▶ [Work task]: Search the data below for "United"; list each line that holds it.

Stored data entries:
+ + + +

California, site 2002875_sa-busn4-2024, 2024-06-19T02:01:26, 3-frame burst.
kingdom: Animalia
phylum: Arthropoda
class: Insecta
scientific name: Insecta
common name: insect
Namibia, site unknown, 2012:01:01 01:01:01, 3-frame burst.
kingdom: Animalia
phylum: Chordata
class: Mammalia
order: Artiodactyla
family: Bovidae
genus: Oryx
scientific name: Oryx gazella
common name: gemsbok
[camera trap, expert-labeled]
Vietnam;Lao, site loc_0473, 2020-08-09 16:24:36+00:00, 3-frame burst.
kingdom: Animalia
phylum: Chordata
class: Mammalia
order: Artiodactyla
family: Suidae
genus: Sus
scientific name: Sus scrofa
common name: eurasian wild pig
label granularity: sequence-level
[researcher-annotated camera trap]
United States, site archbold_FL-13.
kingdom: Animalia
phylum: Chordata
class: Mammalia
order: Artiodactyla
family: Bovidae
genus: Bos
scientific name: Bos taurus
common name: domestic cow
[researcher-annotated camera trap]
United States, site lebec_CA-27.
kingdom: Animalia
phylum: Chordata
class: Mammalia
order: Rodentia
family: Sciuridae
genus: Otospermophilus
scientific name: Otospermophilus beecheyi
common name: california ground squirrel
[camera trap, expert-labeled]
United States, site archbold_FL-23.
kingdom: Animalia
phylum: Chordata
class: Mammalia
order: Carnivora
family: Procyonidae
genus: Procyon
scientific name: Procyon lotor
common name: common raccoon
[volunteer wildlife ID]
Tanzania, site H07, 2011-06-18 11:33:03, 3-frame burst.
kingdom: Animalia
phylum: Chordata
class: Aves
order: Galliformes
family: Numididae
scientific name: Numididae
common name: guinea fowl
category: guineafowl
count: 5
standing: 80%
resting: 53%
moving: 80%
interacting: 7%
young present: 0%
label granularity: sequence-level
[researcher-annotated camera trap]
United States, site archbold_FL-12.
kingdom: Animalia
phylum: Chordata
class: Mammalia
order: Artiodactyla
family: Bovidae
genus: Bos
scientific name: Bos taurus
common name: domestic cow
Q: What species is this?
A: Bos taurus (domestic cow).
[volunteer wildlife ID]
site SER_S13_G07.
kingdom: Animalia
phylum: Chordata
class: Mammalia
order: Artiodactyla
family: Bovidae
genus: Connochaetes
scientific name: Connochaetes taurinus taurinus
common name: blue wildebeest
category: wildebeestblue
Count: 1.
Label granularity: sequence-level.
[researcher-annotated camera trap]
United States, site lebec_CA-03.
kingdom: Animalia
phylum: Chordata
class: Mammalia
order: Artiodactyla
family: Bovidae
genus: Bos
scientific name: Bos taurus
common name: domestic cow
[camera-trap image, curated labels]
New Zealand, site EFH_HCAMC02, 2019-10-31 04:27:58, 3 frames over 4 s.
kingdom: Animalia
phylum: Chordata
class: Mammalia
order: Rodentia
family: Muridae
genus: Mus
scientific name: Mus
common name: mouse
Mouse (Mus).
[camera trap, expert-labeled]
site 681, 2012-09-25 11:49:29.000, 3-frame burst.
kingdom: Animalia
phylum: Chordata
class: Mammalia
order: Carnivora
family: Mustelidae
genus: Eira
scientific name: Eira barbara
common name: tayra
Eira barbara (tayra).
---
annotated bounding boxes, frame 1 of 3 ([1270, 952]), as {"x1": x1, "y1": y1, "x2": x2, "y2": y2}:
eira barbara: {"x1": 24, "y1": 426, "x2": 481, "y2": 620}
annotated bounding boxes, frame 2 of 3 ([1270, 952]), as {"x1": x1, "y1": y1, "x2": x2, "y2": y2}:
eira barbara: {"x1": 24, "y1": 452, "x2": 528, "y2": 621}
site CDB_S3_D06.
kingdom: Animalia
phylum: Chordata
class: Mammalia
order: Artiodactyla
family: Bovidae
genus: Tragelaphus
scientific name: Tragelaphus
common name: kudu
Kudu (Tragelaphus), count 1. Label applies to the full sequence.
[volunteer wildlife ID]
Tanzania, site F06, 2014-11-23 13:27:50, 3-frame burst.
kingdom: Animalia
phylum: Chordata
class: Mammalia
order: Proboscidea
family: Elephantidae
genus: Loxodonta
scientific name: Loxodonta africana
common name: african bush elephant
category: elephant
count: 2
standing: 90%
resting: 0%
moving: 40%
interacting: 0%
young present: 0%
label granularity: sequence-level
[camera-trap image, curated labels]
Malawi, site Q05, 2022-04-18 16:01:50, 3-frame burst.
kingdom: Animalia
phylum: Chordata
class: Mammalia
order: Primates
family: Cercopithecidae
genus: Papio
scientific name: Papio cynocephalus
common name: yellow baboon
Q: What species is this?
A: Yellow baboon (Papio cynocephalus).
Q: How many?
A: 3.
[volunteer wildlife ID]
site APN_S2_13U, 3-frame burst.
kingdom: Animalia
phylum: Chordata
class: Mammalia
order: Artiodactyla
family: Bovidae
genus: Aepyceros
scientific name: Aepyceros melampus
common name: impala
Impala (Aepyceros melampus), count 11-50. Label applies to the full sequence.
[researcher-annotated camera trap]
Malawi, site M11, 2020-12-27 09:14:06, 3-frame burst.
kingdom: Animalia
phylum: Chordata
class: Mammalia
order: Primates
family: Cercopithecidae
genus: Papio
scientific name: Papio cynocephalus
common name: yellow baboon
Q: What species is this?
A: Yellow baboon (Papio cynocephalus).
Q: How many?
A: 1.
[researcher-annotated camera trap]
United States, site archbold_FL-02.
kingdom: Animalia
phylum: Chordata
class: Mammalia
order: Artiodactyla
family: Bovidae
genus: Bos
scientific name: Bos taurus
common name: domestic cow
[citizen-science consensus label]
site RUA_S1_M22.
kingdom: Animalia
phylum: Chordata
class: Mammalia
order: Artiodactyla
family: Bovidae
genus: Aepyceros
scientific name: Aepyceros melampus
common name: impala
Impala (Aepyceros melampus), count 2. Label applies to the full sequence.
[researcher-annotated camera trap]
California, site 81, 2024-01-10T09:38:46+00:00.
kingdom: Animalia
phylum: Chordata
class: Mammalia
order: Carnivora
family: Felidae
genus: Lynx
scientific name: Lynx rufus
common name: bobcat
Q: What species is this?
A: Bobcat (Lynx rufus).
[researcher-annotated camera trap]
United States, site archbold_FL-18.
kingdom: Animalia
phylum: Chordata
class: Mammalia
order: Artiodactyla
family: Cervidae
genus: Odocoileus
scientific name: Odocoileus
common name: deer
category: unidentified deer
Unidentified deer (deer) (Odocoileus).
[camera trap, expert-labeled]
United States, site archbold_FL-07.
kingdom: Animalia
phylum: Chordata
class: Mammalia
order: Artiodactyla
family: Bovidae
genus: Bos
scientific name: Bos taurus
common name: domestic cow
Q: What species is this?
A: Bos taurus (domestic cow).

+ + + +

▶ [Output of the exercise]:
United States, site archbold_FL-13.
United States, site lebec_CA-27.
United States, site archbold_FL-23.
United States, site archbold_FL-12.
United States, site lebec_CA-03.
United States, site archbold_FL-02.
United States, site archbold_FL-18.
United States, site archbold_FL-07.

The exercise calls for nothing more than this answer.